What to do
Format the lines of the material, from the line containing "Is point (136, 287)" through the end of the material, both inclusive, as a Markdown table with the columns Row and Entry. Number each row in the first column, put the line in the second, and leave out blank lines.
★ ★ ★ ★
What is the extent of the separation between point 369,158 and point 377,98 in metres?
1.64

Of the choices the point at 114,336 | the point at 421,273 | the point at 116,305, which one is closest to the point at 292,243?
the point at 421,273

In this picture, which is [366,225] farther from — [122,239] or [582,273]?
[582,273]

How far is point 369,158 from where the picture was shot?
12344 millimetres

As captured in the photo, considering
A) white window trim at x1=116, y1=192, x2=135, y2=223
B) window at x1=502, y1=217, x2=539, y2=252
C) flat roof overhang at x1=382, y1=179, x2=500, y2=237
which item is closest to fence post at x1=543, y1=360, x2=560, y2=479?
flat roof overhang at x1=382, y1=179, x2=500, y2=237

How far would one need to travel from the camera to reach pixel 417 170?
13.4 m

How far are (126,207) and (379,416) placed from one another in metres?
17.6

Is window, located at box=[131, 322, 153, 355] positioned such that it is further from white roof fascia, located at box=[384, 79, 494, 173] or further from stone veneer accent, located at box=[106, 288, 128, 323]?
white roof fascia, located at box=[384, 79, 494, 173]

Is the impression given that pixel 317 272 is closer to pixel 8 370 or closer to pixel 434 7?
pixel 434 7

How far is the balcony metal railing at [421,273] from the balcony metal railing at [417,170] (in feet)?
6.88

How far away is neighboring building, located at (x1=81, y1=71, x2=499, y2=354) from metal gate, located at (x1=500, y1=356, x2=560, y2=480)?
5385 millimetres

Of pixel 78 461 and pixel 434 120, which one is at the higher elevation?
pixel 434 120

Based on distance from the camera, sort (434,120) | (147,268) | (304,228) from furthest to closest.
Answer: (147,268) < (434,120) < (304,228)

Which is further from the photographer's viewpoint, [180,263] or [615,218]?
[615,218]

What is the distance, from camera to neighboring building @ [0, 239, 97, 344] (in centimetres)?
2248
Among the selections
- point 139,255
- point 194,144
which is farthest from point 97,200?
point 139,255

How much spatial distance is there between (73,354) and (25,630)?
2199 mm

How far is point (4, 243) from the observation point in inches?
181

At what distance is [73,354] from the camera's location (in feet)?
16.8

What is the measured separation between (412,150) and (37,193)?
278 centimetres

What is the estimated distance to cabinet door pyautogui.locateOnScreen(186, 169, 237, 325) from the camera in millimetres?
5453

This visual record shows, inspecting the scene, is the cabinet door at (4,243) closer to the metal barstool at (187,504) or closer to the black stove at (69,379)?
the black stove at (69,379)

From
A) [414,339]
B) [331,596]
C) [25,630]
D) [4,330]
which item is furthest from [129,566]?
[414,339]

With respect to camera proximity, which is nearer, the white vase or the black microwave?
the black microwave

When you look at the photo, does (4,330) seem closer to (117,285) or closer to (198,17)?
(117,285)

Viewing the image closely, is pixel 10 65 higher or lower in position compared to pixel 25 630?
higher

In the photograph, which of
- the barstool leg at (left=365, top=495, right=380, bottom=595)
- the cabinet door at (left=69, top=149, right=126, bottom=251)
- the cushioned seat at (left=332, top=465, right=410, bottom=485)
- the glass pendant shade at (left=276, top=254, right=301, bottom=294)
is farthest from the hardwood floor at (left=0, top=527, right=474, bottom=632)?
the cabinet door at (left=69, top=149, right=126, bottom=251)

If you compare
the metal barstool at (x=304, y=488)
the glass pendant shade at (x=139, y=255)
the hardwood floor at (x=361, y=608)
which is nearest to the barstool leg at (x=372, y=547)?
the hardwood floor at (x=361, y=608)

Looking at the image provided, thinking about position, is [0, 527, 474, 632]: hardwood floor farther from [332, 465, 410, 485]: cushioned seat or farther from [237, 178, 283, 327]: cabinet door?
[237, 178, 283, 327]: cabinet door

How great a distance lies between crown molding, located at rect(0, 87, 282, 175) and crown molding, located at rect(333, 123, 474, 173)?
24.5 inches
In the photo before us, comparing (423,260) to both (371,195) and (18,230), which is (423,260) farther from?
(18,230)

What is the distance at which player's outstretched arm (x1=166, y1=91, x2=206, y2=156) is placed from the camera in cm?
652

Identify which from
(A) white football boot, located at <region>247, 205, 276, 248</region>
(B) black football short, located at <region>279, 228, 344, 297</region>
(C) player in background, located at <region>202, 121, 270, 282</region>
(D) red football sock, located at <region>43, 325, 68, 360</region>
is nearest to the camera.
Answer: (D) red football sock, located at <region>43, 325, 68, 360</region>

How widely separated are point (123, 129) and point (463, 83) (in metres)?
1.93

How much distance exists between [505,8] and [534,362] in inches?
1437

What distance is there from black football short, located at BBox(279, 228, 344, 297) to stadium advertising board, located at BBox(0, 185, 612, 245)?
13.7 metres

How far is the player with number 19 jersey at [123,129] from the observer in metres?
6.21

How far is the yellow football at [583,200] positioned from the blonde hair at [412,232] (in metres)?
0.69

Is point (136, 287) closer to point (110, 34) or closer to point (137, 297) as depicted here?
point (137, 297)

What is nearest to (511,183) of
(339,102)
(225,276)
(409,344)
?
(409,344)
★ ★ ★ ★
Exercise solution
| Row | Entry |
|---|---|
| 1 | Is point (136, 287) closer to point (110, 34) or closer to point (137, 297) as depicted here? |
| 2 | point (137, 297) |
| 3 | What is nearest to (511,183) of |
| 4 | (339,102) |
| 5 | (225,276) |
| 6 | (409,344) |
| 7 | ? |
| 8 | (409,344) |